That Martial de Sairmeuse was to marry Mlle. Blanche de Courtornieu did not surprise the inhabitants of Montaignac in the least.
But spreading such a report, with Lacheneur’s execution fresh in the minds of everyone, could not fail to bring odium upon these men who had held absolute power, and who had exercised it so mercilessly.
Heaven knows that M. de Courtornieu and the Duc de Sairmeuse were now doing their best to make the people of Montaignac forget the atrocious cruelty of which they had been guilty during their dictatorship.
Of the hundred or more who were confined in the citadel, only eighteen or twenty were tried, and they received only some very slight punishment; the others were released.
Major Carini, the leader of the conspirators in Montaignac, who had expected to lose his head, heard himself, with astonishment, sentenced to two years’ imprisonment.
But there are crimes which nothing can efface or extenuate. Public opinion attributed this sudden clemency on the part of the duke and the marquis to fear.
People execrated them for their cruelty, and despised them for their apparent cowardice.
They were ignorant of this, however, and hastened forward the preparations for the nuptials of their children, without suspecting that the marriage was considered a shameless defiance of public sentiment on their part.
The 17th of April was the day which had been appointed for the bridal, and the wedding-feast was to be held at the Chateau de Sairmeuse, which, at a great expense, had been transformed into a fairy palace for the occasion.
It was in the church of the little village of Sairmeuse, on the loveliest of spring days, that this marriage ceremony was performed by the cure who had taken the place of poor Abbe Midon.
At the close of the address to the newly wedded pair, the priest uttered these words, which he believed prophetic:
“You will be, you must be happy!”
Who would not have believed as he did?

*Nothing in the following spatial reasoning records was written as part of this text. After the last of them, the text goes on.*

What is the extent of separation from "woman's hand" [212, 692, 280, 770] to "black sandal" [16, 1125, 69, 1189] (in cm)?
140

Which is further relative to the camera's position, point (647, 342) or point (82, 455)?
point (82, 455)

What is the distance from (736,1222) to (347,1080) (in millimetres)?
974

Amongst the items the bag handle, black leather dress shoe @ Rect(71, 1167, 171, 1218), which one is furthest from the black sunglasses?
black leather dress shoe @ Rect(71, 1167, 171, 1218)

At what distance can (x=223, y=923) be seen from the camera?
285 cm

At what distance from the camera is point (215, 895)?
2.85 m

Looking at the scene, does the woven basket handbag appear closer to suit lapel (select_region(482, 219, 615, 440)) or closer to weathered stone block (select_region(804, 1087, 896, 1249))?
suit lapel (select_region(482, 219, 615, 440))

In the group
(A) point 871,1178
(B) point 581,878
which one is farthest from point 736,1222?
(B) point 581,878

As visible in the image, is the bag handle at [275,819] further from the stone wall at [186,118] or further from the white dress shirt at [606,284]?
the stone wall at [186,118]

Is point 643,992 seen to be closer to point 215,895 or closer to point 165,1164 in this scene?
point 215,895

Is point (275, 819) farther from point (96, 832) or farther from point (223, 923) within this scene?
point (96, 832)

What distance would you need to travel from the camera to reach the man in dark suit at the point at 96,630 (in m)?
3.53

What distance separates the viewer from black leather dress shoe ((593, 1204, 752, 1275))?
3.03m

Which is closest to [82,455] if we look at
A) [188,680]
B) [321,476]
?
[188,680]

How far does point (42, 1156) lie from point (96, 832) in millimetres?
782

Where could two young people be found more richly dowered with all the attributes likely to produce happiness, i.e., youth, rank, health, and riches.
But though an intense joy sparkled in the eyes of the new Marquise de Sairmeuse, there were those among the guests who observed the bridegroom’s preoccupation. One might have supposed that he was making an effort to drive away some gloomy thought.
At the moment when his young wife hung upon his arm, proud and radiant, a vision of Marie-Anne rose before him, more life-like, more potent than ever.
What had become of her that she had not been seen at the time of her father’s execution? Courageous as he knew her to be, if she had made no attempt to see her father, it must have been because she was ignorant of his approaching doom.
“Ah! if she had but loved him,” Martial thought, “what happiness would have been his. But, now he was bound for life to a woman whom he did not love.”
At dinner, however, he succeeded in shaking off the sadness that oppressed him, and when the guests rose to repair to the drawing-rooms, he had almost forgotten his dark forebodings. He was rising in his turn, when a servant approached him with a mysterious air.
“Someone desires to see the marquis,” whispered the valet.
“A young peasant who will not give his name.”
“On one’s wedding-day, one must grant an audience to everybody,” said Martial.
And gay and smiling he descended the staircase.
In the vestibule, lined with rare and fragrant plants, stood a young man. He was very pale, and his eyes glittered with feverish brilliancy.
On recognizing him Martial could not restrain an exclamation of surprise.
“Jean Lacheneur!” he exclaimed; “imprudent man!”
The young man stepped forward.
“You believed that you were rid of me,” he said, bitterly. “Instead, I return from afar. You can have your people arrest me if you choose.”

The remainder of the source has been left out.